E questo perché – dice KNBS- gli anziani senza reti di sicurezza sociali spesso non hanno accesso a fonti di reddito sostenibili e all’assistenza sanitaria.
L’analisi dice che anche lo stato civile e non colo l’età influisce sulla condizione. I matrimoni poligami, ad esempio, che non sono una rarità in quel contesto sociale, generano nuclei familiari con tassi di povertà molto più alti della media.
Le famiglie con una vedova come capofamiglia presentano un tasso di povertà di nove punti percentuali superiore rispetto a quelle con capofamiglia vedovo.
Le vedove, soprattutto nelle zone rurali, non dispongono di alcun sistema di supporto. Quando il marito muore, non è infrequente che la vedova venga esclusa dall’eredità.
La posizione geografica rimane un fattore determinante. Le aree rurali presentano tassi di povertà più elevati, con il 38% delle famiglie rurali rispetto al 26% delle aree urbane.

Un raggio di speranza
In questo quadro complesso, tendente alle tinte fosche, brilla la originalità e la creatività di alcune formule di aiuto. Non sono infrequenti i gruppi di risparmio femminile, sia in città che nelle zone rurali. Si mettono in comune le risorse anche per supportare l’educazione dei figli o avviare piccole imprese. E alcune ONG, raccogliendo dalla società questa esigenza, hanno supportato programmi tesi ad aiutare le donne capofamiglia attraverso microcredito e formazione.
Ai margini delle grandi discariche, in molti insediamenti informali, le famiglie guidate da donne sono sopravvivono con lavori precari, facendo la selezione dei rifiuti, oppure vendendo cibo attraverso improvvisate bancarelle. Spesso i ricavi sono ampiamente sotto i 300 scellini giornalieri, che sono considerati la somma minima per coprire i bisogni primari, tasse scolastiche.

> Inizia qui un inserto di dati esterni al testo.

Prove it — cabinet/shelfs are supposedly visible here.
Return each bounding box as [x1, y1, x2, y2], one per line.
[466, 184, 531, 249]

La pressione su queste donne rafforza un ciclo di lavoro di sfruttamento, specie sul versante del lavoro domestico; ma i posti precari riguardano pure parrucchiere, venditori ambulanti, pulizia.

E’ in supporto a queste donne e a queste famiglie che dal 2006 Alice for Children svolge il suo originale e intenso compito umanitario. Aiutando i ragazzi – attraverso la formazione, ma anche l’assistenza alla salute – ad arrivare preparati nel mondo del lavoro, alleggerendo così il compito di questi nuclei familiari più vulnerabili.
Se si vuole davvero affrontare la povertà urbana bisogna partire proprio dall’ascolto e dall’aiuto a queste donne. Le politiche urbane attente alle questioni di genere non sono più facoltative; sono essenziali. Per spezzare il ciclo della povertà nelle famiglie guidate da donne, bisogna quindi passare a strategie preventive, investendo nell’istruzione delle ragazze, nella salute riproduttiva e nei mezzi di sussistenza a questi nuclei.